_Data excerpts_.
[Start of Attachment]

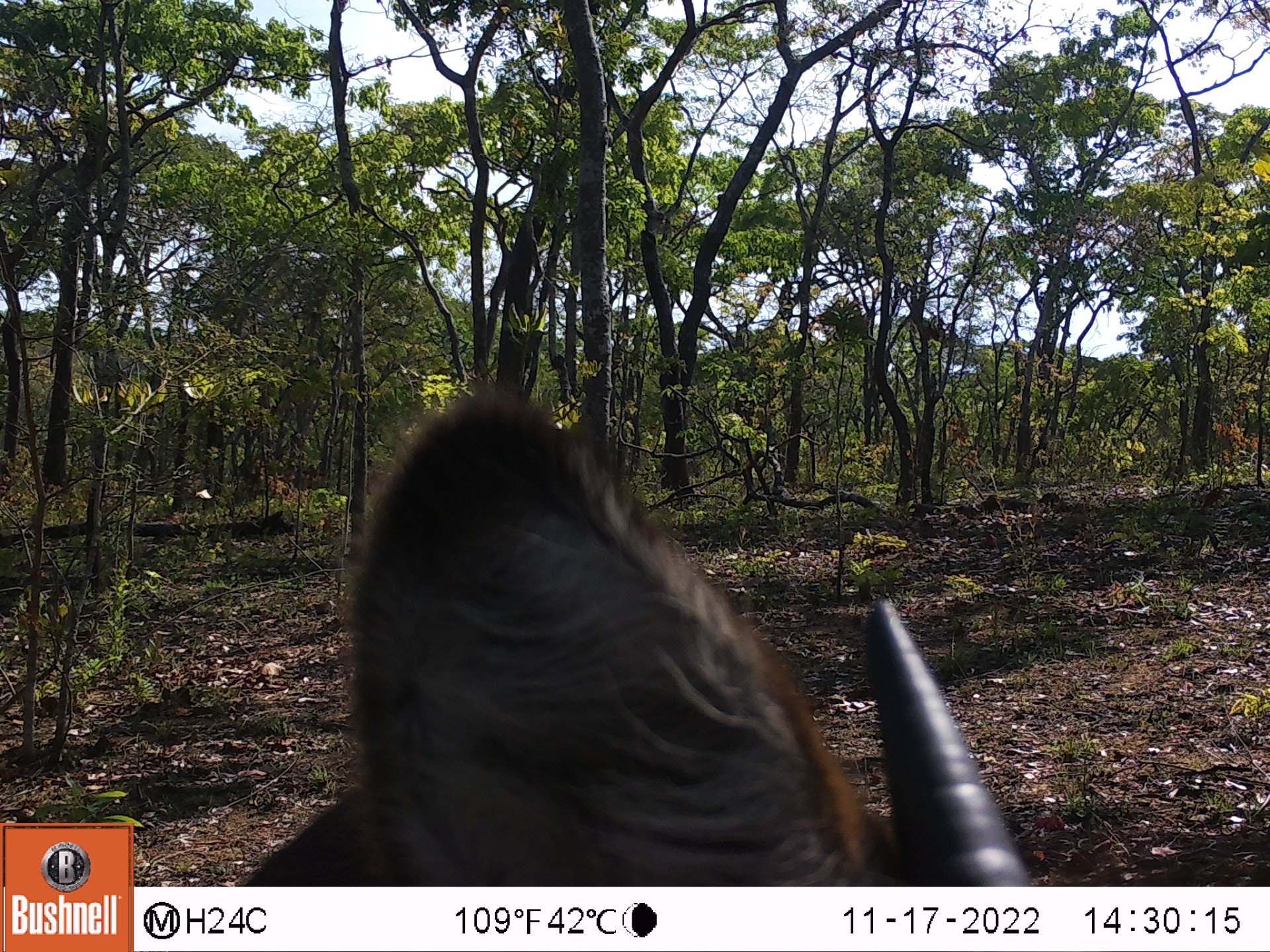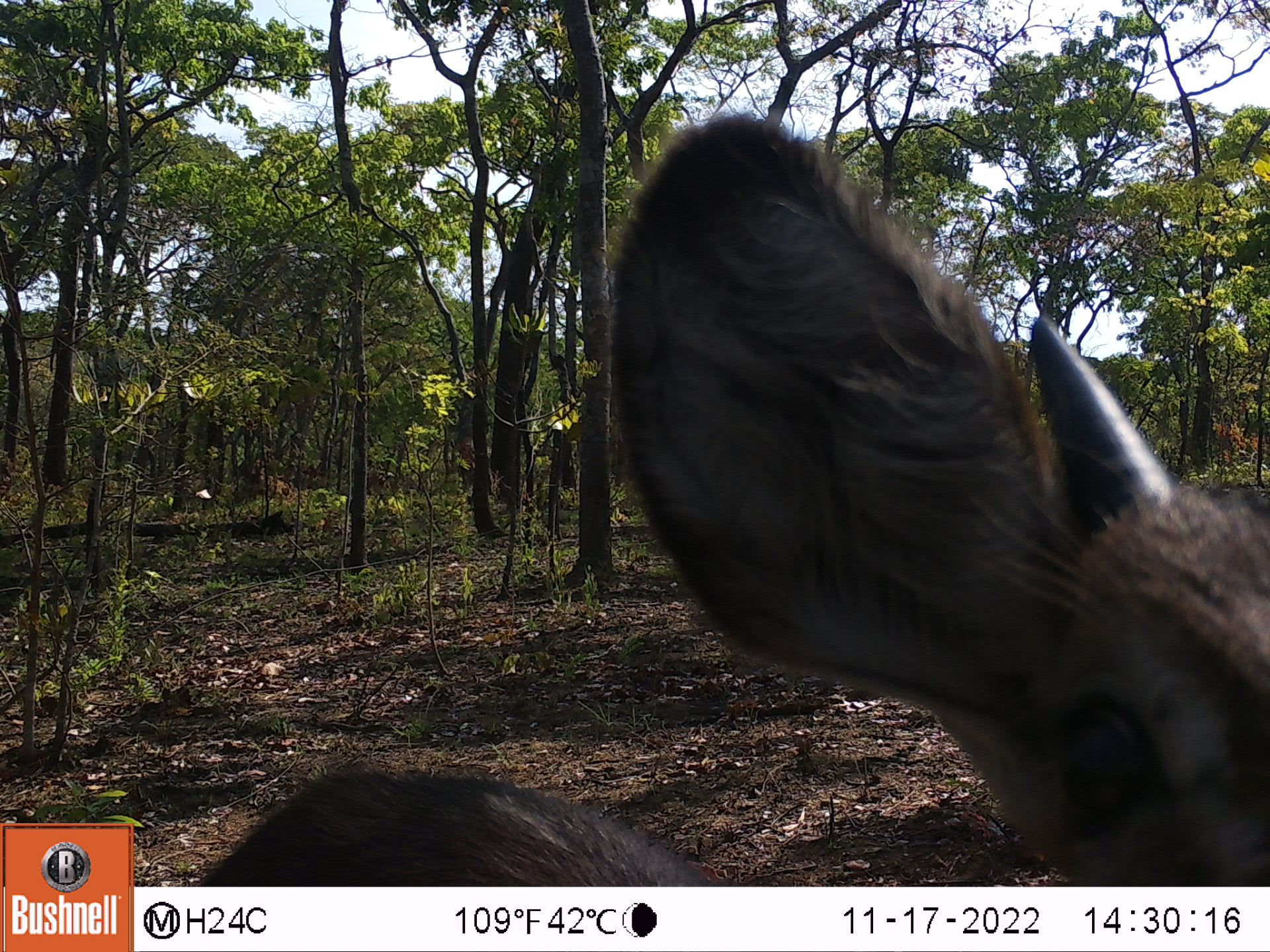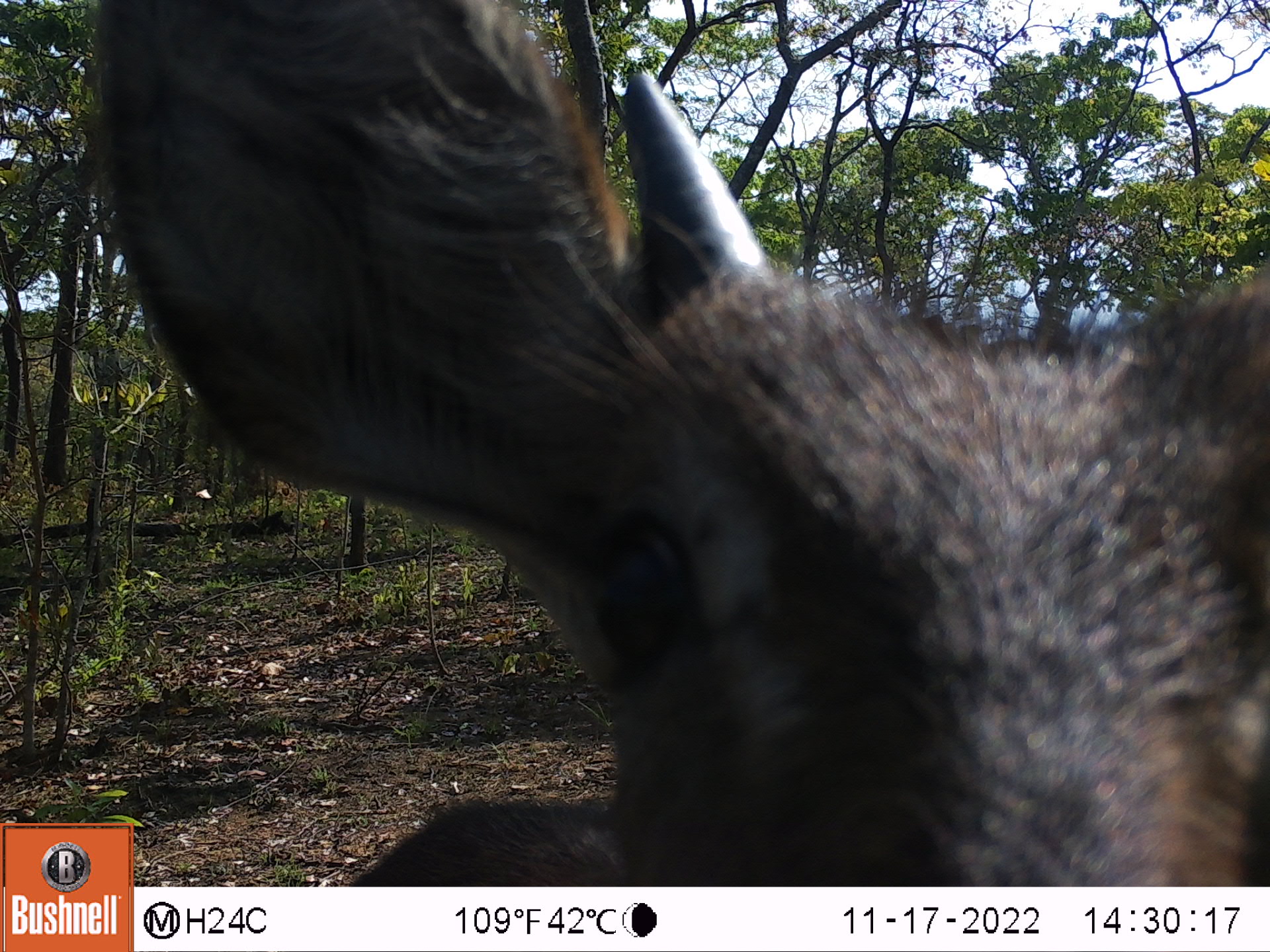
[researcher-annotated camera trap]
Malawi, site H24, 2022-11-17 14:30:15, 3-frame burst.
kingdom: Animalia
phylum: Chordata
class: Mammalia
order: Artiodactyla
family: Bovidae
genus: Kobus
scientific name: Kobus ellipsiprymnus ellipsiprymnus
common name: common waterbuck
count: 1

[End of Attachment]

_What to work on_. Although the records above contain pictures, only their text is to be repeated, exactly as given.

_Exercise response_.
[researcher-annotated camera trap]
Malawi, site H24, 2022-11-17 14:30:15, 3-frame burst.
kingdom: Animalia
phylum: Chordata
class: Mammalia
order: Artiodactyla
family: Bovidae
genus: Kobus
scientific name: Kobus ellipsiprymnus ellipsiprymnus
common name: common waterbuck
count: 1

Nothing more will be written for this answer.